He Hit My Head With a Metal Bar — Mohamed II, 2008.

Gouache on Nishinouchi paper. 31 ½ x 41 ⅜ x 2 inches.
Courtesy the Artist and Cade Tompkins Projects.

Camp Two — Mohamed III, 2008.

Gouache on Nishinouchi paper. 31 ½ x 41 ⅜ x 2 inches.
Courtesy the Artist and Cade Tompkins Projects.

I Was a Taxi Driver (I Also Sold Satellite Dishes) — Mohamed I, 2008.

Gouache on Nishinouchi paper. 31 ½ x 41 ⅜ x 2 inches.
Courtesy the Artist and Cade Tompkins Projects.

II Am a Farmer, 2008.

Gouache on Nishinouchi paper. 31 ½ x 41 ⅜ x 2 inches.
Courtesy the Artist and Cade Tompkins Projects.

I Did Not Have A Beard, 2008.

Gouache on Nishinouchi paper. 31 ½ x 41 ⅜ x 2 inches.
Courtesy the Artist and Cade Tompkins Projects.

The Broomstick Was Metal, 2008.

Gouache on Nishinouchi paper. 31 ½ x 41 ⅜ x 2 inches.
Courtesy the Artist and Cade Tompkins Projects.

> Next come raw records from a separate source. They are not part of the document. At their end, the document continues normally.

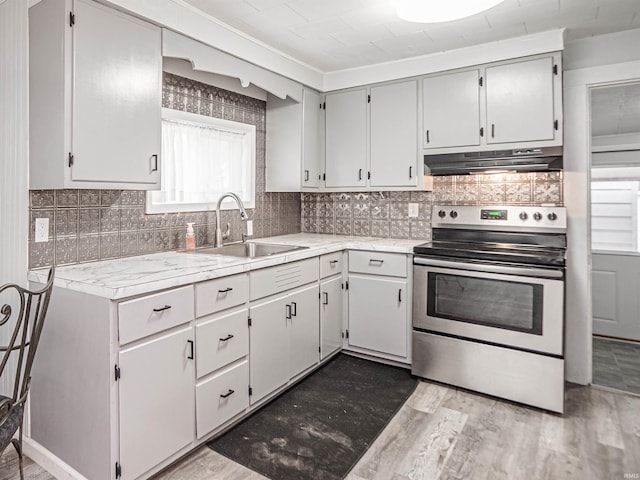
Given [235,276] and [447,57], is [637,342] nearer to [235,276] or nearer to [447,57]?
[447,57]

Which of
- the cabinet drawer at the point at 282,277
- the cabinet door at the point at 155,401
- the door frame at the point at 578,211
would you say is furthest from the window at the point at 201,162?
the door frame at the point at 578,211

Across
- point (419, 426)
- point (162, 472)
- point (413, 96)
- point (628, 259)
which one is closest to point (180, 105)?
point (413, 96)

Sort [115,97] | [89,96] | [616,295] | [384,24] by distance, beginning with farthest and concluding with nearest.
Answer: [616,295], [384,24], [115,97], [89,96]

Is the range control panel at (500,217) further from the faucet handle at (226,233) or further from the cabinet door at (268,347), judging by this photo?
the faucet handle at (226,233)

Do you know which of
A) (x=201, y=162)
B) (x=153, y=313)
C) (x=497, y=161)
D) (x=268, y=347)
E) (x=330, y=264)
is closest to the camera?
(x=153, y=313)

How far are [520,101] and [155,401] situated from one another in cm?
277

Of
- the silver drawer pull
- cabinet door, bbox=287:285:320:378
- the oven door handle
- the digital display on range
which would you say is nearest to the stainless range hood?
the digital display on range

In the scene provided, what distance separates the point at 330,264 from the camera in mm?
3068

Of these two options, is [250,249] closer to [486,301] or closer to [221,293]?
[221,293]

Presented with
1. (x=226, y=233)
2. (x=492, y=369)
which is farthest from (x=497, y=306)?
(x=226, y=233)

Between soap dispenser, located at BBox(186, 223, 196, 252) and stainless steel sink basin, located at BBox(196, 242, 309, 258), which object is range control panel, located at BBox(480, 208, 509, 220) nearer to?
stainless steel sink basin, located at BBox(196, 242, 309, 258)

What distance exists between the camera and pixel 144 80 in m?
2.11

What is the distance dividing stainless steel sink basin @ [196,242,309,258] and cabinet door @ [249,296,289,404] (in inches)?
18.1

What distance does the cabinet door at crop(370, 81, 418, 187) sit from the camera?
3.21 metres
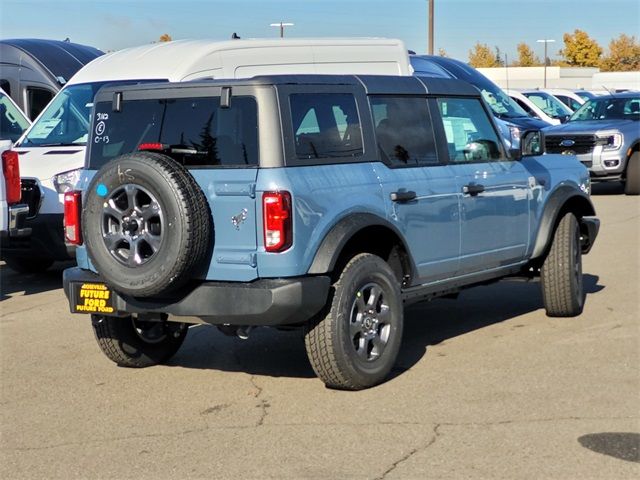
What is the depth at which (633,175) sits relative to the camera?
64.9 feet

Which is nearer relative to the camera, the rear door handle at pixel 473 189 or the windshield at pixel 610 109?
the rear door handle at pixel 473 189

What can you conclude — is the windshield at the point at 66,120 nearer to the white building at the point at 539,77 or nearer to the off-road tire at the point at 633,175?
the off-road tire at the point at 633,175

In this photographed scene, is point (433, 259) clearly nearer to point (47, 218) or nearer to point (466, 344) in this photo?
point (466, 344)

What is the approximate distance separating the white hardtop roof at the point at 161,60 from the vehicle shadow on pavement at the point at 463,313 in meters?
4.29

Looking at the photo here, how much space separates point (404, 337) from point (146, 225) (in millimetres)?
2672

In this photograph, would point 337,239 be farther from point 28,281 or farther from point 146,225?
point 28,281

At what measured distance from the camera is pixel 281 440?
5.70 metres

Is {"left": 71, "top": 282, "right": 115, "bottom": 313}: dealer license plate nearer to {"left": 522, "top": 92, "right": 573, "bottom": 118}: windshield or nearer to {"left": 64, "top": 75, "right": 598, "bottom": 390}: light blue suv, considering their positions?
{"left": 64, "top": 75, "right": 598, "bottom": 390}: light blue suv

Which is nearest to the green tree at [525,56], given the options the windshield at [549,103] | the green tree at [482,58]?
the green tree at [482,58]

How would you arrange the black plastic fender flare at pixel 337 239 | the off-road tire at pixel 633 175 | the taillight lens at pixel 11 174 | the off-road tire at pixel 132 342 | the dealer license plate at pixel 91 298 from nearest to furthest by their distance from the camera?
the black plastic fender flare at pixel 337 239, the dealer license plate at pixel 91 298, the off-road tire at pixel 132 342, the taillight lens at pixel 11 174, the off-road tire at pixel 633 175

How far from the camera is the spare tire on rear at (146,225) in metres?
6.09

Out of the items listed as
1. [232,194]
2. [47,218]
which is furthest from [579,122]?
[232,194]

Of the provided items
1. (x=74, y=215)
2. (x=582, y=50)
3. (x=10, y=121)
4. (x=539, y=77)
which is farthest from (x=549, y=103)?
(x=582, y=50)

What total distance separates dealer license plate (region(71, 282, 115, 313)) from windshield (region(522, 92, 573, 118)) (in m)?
25.1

These pieces, taken from Daniel Heyman’s Portraits of Iraqis series, are placed at the intersection of art and personal history, portraiture and testament. Heyman made the portraits while sitting in on interviews between former Abu Ghraib detainees and Susan Burke, a human rights lawyer with Burke O’Neil LLC, Philadelphia. These portraits, from his 2008: August in Istanbul sessions, are expressionistic, capturing the swaths of color in the men’s faces as they tell their stories. They notably avoid the clichéd journalistic images we associate with Abu Ghraib and American military detainees, instead capturing the subjects with composed expressions, in civilian dress. Heyman allows the men’s words to convey the emotional weight of their pasts. In some portraits, the stories of torture and neglect collect in flourishes and spirals, conveying the storyteller’s personal style and imagination. Some settle over their speaker’s shoulders as though to comfort, and others march in regimented lines away from the speaker’s closed, pained face. Heyman’s compassionate portraits investigate the purpose of storytelling: is it a healing ritual or an act of revenge? Heyman presents the with respect for the storyteller, avoiding sensationalism, instead asking the viewer to face these men as equals who deserve to be heard.

Painter and printmaker Daniel Heyman was a Guggenheim Fellow in 2010. He teaches art at Rhode Island School of Design, Princeton University and Swarthmore College. Heyman holds an MFA from the University of Pennsylvania, and he lives and works in Philadelphia.